BANYAK orang memperhatikan rancangan dalam alam namun demikian tidak percaya adanya seorang Perancang, seorang Pencipta. Mengapa tidak?
Apakah ketidakpercayaan ini disebabkan seseorang tidak menyetujui alasan bahwa rancangan membutuhkan seorang Perancang? Apakah ada bukti-bukti yang begitu bertentangan dengan hal ini sehingga rancangan dalam alam tidak lagi meyakinkan akal yang sehat dan cerdas?
Atau apakah alasan tersebut tetap ada, lebih kuat dari sebelumnya?
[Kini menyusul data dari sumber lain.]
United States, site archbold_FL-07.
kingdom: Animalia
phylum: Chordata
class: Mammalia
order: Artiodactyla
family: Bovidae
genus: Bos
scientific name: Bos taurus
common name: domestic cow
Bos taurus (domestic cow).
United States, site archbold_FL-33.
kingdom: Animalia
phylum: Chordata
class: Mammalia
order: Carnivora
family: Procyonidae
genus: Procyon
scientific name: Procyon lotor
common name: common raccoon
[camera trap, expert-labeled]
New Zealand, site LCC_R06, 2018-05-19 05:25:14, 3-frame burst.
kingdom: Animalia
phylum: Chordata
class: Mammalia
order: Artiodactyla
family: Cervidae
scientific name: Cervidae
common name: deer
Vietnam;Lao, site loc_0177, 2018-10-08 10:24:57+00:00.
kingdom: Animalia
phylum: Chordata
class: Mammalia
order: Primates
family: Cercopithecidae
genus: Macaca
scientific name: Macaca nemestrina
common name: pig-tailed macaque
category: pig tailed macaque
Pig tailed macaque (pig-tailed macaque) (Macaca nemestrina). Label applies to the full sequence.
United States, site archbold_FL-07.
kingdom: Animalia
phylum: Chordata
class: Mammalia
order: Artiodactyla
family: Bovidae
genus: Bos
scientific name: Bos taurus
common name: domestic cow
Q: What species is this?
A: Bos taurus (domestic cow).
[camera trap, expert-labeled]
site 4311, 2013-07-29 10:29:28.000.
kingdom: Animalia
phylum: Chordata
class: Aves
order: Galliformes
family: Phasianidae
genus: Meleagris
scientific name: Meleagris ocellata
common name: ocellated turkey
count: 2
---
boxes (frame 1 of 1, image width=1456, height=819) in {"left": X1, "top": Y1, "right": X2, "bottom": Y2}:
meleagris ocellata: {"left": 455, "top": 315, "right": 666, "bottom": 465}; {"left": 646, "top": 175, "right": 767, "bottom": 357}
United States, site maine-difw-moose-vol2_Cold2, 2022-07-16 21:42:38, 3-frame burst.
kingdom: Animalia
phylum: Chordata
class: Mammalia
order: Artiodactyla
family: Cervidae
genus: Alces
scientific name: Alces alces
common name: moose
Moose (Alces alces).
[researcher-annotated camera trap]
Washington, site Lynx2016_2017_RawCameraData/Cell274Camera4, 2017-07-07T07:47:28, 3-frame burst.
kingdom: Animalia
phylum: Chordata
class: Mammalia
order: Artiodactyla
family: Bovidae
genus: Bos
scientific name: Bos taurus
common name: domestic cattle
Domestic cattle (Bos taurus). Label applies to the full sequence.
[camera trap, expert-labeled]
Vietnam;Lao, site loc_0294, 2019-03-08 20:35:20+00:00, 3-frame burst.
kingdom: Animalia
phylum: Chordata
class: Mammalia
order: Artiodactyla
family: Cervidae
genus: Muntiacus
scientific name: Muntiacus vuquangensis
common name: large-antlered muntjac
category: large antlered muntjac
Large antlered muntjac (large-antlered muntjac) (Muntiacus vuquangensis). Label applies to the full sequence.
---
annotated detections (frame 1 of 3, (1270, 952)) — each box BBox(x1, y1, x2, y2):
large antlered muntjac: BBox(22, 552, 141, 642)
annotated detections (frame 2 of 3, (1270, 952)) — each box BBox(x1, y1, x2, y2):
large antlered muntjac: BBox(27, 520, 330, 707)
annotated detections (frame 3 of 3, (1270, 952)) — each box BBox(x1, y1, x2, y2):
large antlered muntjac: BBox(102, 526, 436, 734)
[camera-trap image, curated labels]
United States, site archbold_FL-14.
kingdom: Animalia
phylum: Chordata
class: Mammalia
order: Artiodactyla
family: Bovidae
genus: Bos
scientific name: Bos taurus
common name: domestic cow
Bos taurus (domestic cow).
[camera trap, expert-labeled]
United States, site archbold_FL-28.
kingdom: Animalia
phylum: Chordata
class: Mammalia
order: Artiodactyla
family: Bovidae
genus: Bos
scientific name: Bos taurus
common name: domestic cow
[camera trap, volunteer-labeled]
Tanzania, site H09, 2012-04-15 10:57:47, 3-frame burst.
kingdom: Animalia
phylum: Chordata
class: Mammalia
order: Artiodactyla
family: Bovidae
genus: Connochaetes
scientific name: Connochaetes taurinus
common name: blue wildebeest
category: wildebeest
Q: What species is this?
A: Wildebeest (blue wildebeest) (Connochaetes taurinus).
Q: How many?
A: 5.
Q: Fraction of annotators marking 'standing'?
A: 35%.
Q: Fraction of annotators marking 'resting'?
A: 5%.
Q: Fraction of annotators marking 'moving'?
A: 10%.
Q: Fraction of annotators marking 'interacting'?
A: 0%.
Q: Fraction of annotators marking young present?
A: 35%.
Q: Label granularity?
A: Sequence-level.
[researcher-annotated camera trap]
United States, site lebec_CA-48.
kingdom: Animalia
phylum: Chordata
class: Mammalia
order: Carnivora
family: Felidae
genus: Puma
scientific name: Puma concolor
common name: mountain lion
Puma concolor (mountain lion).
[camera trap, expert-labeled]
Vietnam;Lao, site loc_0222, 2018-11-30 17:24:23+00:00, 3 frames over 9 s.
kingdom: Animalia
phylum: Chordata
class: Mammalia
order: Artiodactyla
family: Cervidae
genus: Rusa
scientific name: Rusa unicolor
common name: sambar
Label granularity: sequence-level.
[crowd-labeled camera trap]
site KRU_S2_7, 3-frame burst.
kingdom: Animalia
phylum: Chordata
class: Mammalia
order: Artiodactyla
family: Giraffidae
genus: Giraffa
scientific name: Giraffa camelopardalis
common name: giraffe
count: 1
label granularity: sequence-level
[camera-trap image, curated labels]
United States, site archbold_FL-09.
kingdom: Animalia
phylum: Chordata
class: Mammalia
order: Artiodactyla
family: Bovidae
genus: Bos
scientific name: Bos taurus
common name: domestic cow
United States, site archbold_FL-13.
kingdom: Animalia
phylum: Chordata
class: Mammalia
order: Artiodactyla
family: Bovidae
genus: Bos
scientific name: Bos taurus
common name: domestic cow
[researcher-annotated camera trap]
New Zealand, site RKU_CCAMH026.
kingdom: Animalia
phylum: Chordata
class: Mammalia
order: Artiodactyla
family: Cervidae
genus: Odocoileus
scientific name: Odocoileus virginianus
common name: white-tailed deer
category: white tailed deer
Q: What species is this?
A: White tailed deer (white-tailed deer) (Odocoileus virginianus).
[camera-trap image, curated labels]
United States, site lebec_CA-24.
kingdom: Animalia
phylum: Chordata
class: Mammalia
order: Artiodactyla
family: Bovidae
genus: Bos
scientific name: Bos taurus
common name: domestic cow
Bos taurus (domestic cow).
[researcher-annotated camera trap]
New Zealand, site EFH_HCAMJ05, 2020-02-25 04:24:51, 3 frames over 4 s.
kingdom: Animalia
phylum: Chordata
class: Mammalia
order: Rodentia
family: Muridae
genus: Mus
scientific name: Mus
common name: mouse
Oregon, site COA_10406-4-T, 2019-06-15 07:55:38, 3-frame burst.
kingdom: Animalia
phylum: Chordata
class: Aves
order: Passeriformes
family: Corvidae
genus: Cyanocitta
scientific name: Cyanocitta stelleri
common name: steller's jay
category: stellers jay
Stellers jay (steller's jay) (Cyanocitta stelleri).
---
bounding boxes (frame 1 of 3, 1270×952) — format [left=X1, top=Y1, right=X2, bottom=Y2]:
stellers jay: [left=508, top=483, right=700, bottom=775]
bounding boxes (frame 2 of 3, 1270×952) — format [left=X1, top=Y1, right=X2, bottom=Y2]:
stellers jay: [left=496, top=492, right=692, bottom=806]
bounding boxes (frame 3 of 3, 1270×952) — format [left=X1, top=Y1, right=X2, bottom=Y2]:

Sebaliknya, apakah, seperti dikatakan rasul Paulus, orang-orang yang menolak untuk menerima apa yang nyata ’tidak dapat dimaafkan’?
Rancangan dalam Sejarah
Suatu tinjauan singkat ke dalam sejarah tentang hal ini dapat membantu. Pertama-tama, ada banyak orang ateis (tidak percaya adanya Allah) sepanjang abad. Tetapi sampai kira-kira satu abad yang lalu mereka tidak dapat mempengaruhi gagasan-gagasan agama dan ilmiah dengan serius.
Ilmuwan besar di masa lampau, seperti Isaac Newton (yang oleh penulis ilmu pengetahuan Isaac Asimov disebut ”akal ilmiah terbesar yang pernah ada di dunia ini”), percaya akan Allah. Mereka tidak menganggap ketidakpercayaan sebagai suatu mandat yang perlu untuk prestasi ilmiah mereka.
Sebaliknya, Newton dan banyak ilmuwan lain, maupun pemikir-pemikir besar dalam bidang-bidang lain, menyatakan bahwa rancangan dalam alam adalah bukti adanya seorang Perancang Agung, yaitu Allah. Itulah gagasan yang umum berlaku selama berabad-abad.